Traditional polling suffers from three well-known biases. Sampling error, Recency effect, and leading by the wording. Sampling error refers to how a group of people is selected to respond to a survey. Asking for an opinion on abortion of a group of churchgoer versus a group of healthcare professionals will produce a vastly different result. Recency effect refers to how a recent and dramatic news affects the respondent’s perspective of a value. This type of bias is often exploited in the aftermath of disasters to bolster various political programs. Leading the respondent refers to the well-known problem of how the survey question is framed.

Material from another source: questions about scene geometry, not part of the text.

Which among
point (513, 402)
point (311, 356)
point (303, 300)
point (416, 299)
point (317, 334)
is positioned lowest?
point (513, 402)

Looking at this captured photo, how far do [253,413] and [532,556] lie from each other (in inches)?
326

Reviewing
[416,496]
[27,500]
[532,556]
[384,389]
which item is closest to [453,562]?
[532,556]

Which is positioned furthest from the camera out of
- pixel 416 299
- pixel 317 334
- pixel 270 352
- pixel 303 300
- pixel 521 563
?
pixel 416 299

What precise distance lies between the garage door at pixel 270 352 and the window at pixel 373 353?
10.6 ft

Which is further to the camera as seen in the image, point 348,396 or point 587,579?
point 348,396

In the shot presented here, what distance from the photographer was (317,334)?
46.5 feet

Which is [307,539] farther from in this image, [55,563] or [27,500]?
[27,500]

All these issues are well-known in opinion polling and require an experienced hand to guide the process to prevent an opinion poll from being used as a propaganda tool. However, no amount of rigorous survey design can defend against a respondent lying to pollsters, either by answer in a way they think it pleases the survey taker or by answering in a way that hides their unpopular opinion, as some have opined in the 2016 US presidential election, where the polling data did not tally up against the voting record.

Socially Intelligence doesn’t suffer sampling error in the same way traditional polling does. For the current issue, we extracted roughly 3 million reactions again the total vote cast in the 2061 presidential elections of 42 million votes. As of 2018, the Philippines has 67 million intern users out of 91 million. Social Intelligence’s data do have a structural flow, whereas social media access is voluntary and paid for activity, there are economic biases in those people who are on social media, also, social media is not a well-established use among older generation, so social intelligence may also under-represent a whole segment of the population, who still relies, primarily, on traditional media, and dark social network.

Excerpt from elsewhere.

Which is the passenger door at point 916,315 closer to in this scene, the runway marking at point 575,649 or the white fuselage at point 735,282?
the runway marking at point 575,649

Because social intelligence uses a system that has over a year of social media data to analyze from we can infer stable, long-term attitude versus, attitude changes caused by recency effect, and tease apart reaction version long-held convictions

Lastly, Social Intelligence is a passive observation of people’s utterance and behaviors, and we do not actively question people’s belief and attitude, so our conclusion is free from leading by wording, however, because Social Intelligence relies on self-reporting and self-selection data, we are unable to engage and ask granular questions, or challenge the readership’s thinking or ask them to reconsider a possibility. For example, Social intelligence would not have been able to ascertain that 70% of the people feel they are inadequately informed about the cha-cha to make a decision.

In comparing and contrasting Traditional polling and social intelligence, their salient point is one of precision and vagueness. Social intelligence, with its passive-observation and fewer biases, is usually vaguely right, in the sense that we can tell which way the macrotrend is moving, but Social Intelligence suffers from precision and granularity, as Pulse Asia determined that majority of the people does not feel informed to make a decision on cha-cha.

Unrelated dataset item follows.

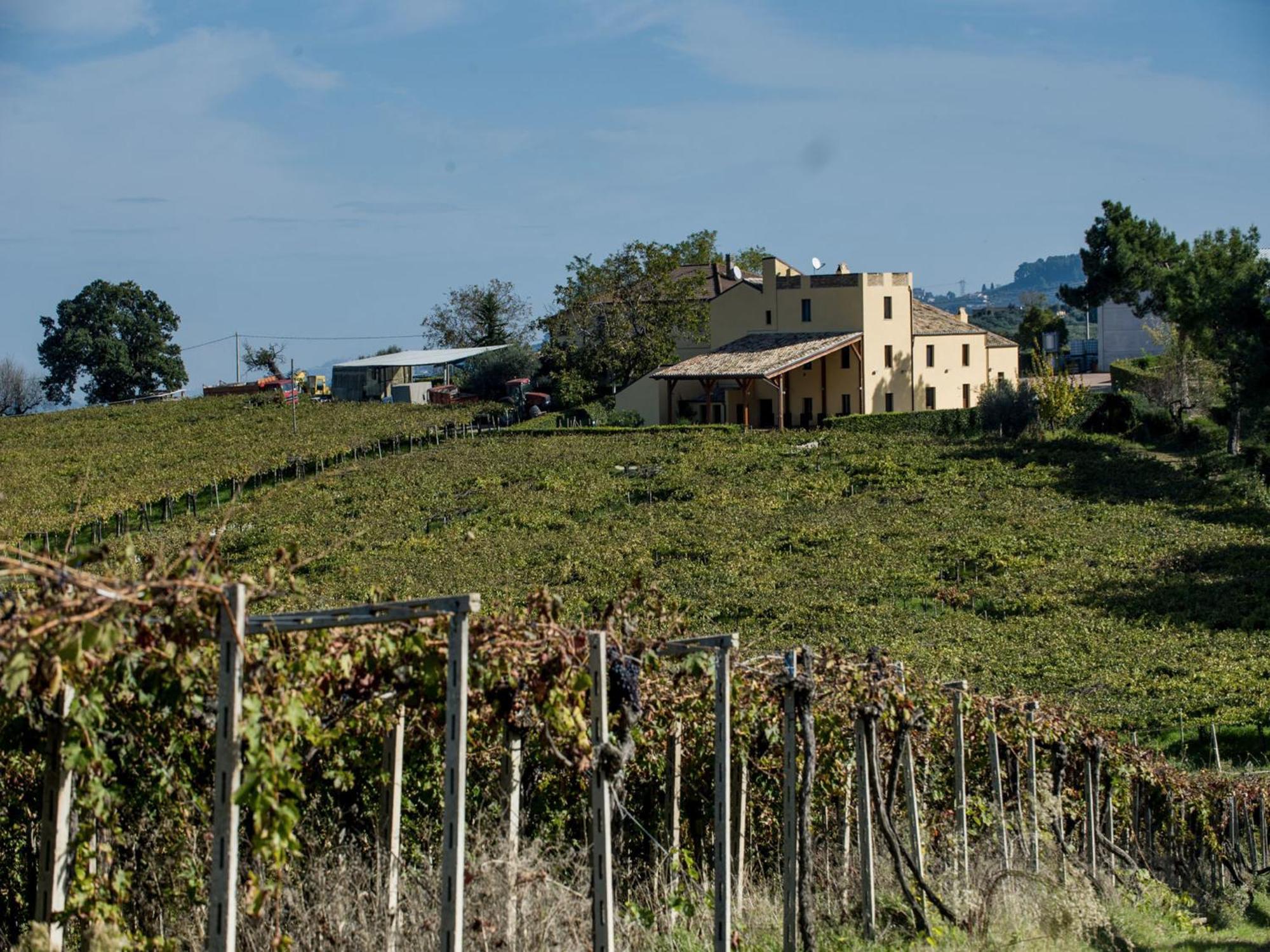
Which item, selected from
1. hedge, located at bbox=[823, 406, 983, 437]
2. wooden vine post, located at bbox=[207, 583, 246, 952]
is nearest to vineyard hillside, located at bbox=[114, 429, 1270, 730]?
hedge, located at bbox=[823, 406, 983, 437]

In choosing the form of data to guide their action. the poll reader is confronted with the choice between precisely right or precisely wrong?” Social intelligence, at this stage of technology and methodological development, can only be viewed as vaguely right. As it progresses to cohesively combined fractured social data channels, develop more predictive analytics, and refine descriptive spastics, it will move from vaguely right to being precise right. That day is coming, but just not soon enough for the cha-cha issue.

In providing social intelligence services, we keep ourselves humble by remembering the quip made by Robert Orben, speechwriter to the American President Gerald Ford, “Do you ever get the feeling that the only reason we have elections is to find out if the polls were right?”

*Apology for the use of cha-cha as a stand-in for the more formal “charter change.” It is hard to resist its childish charm.